• _INSTRUCTIONS TO FOLLOW_
Begin at the line with "phylum: Chordata" and return each line through the final one of the listing below, exactly as written.

• _SOURCE INFORMATION_
★ ★ ★ ★

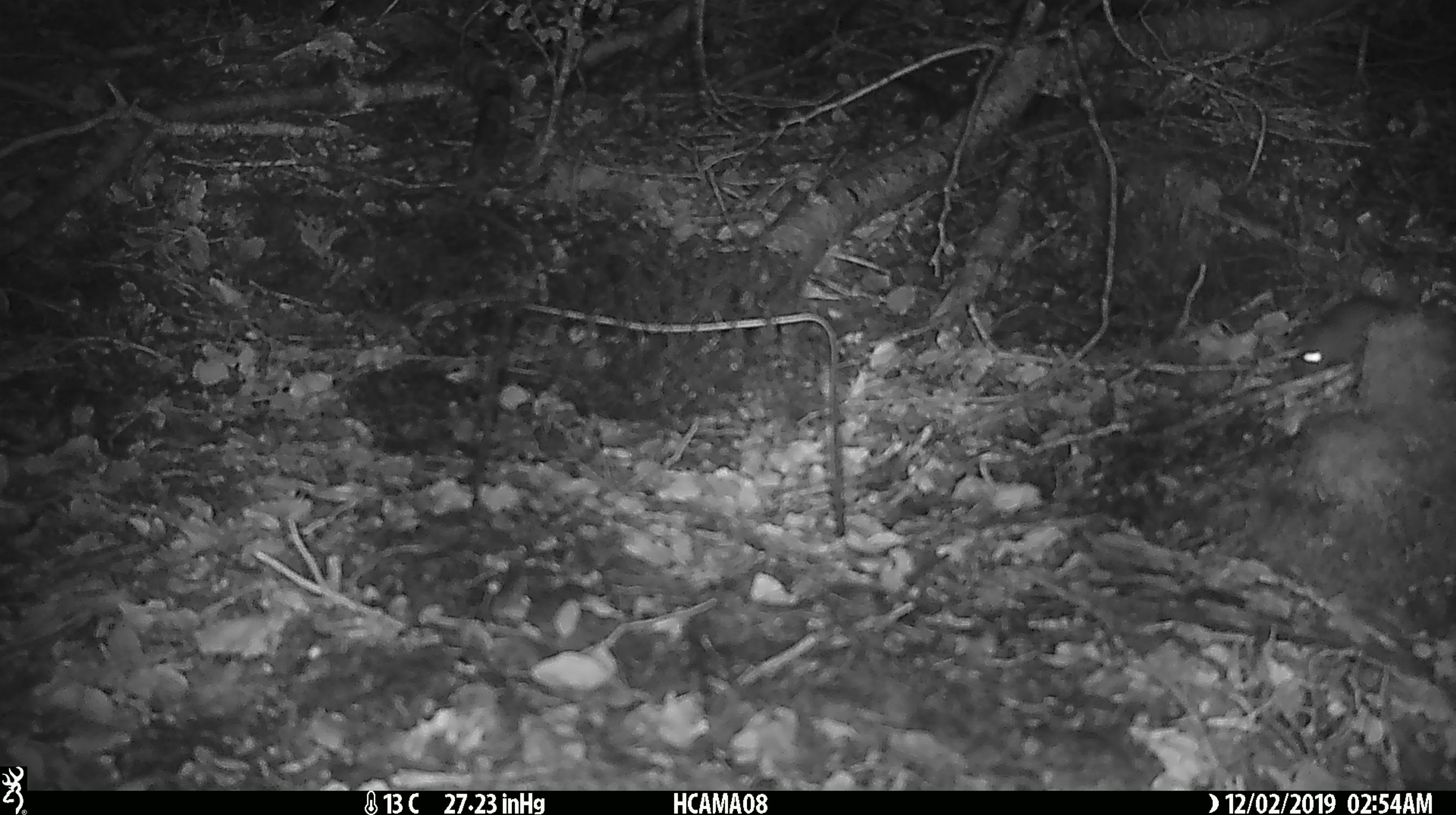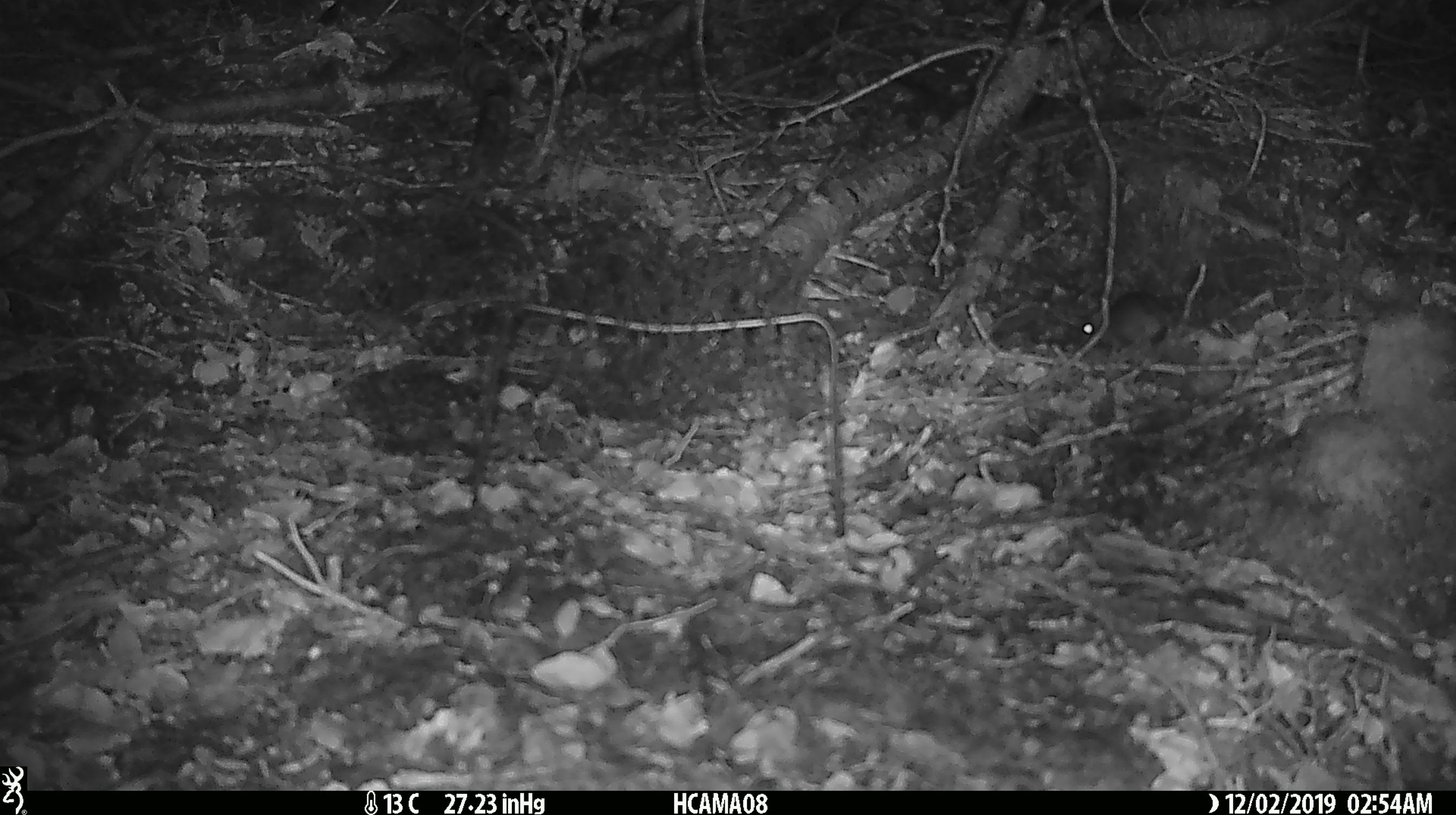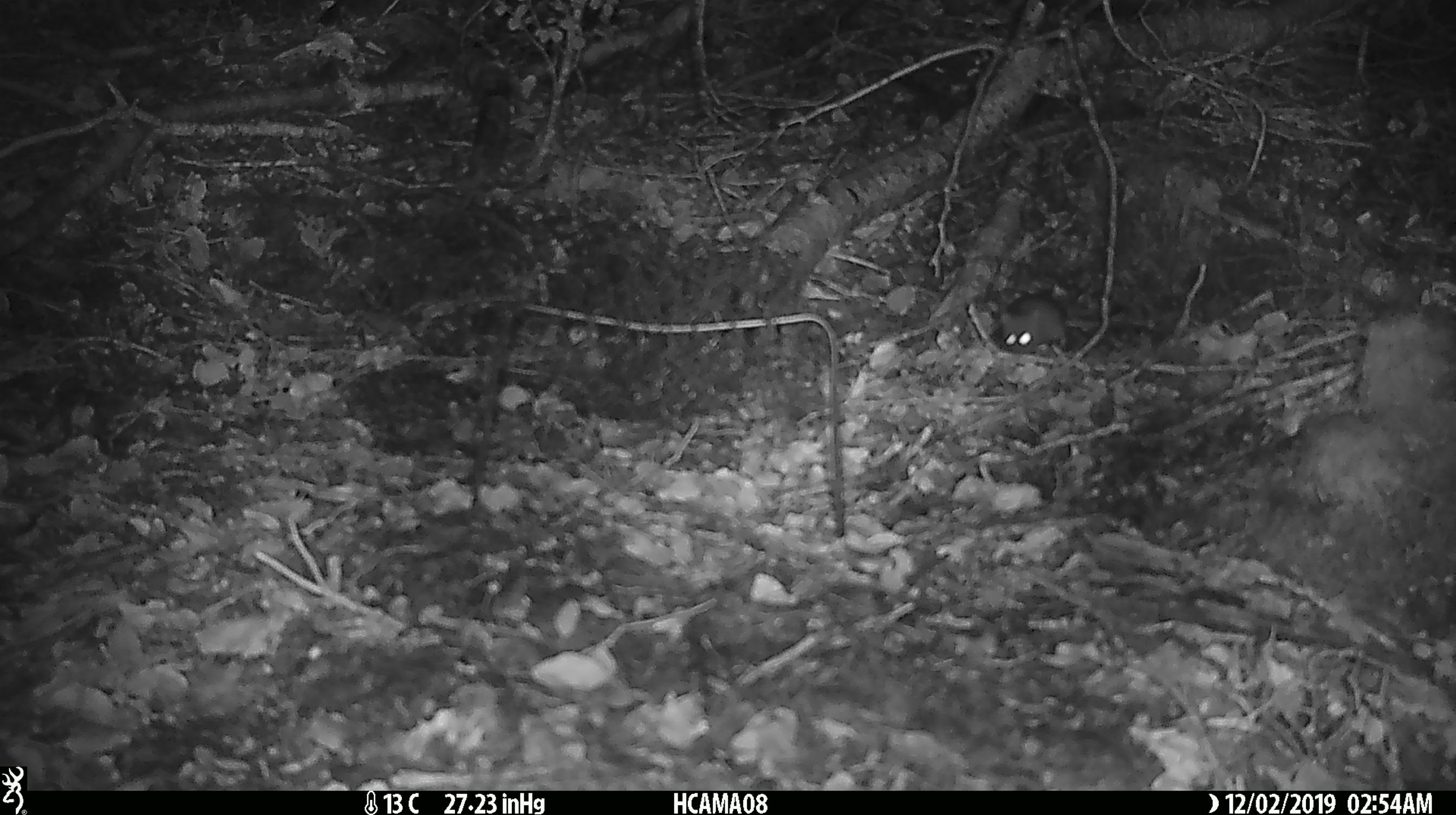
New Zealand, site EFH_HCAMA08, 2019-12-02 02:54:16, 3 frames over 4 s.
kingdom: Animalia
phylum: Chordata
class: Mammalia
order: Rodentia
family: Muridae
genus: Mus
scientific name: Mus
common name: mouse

★ ★ ★ ★

• _SOLUTION TO THE EXERCISE_
phylum: Chordata
class: Mammalia
order: Rodentia
family: Muridae
genus: Mus
scientific name: Mus
common name: mouse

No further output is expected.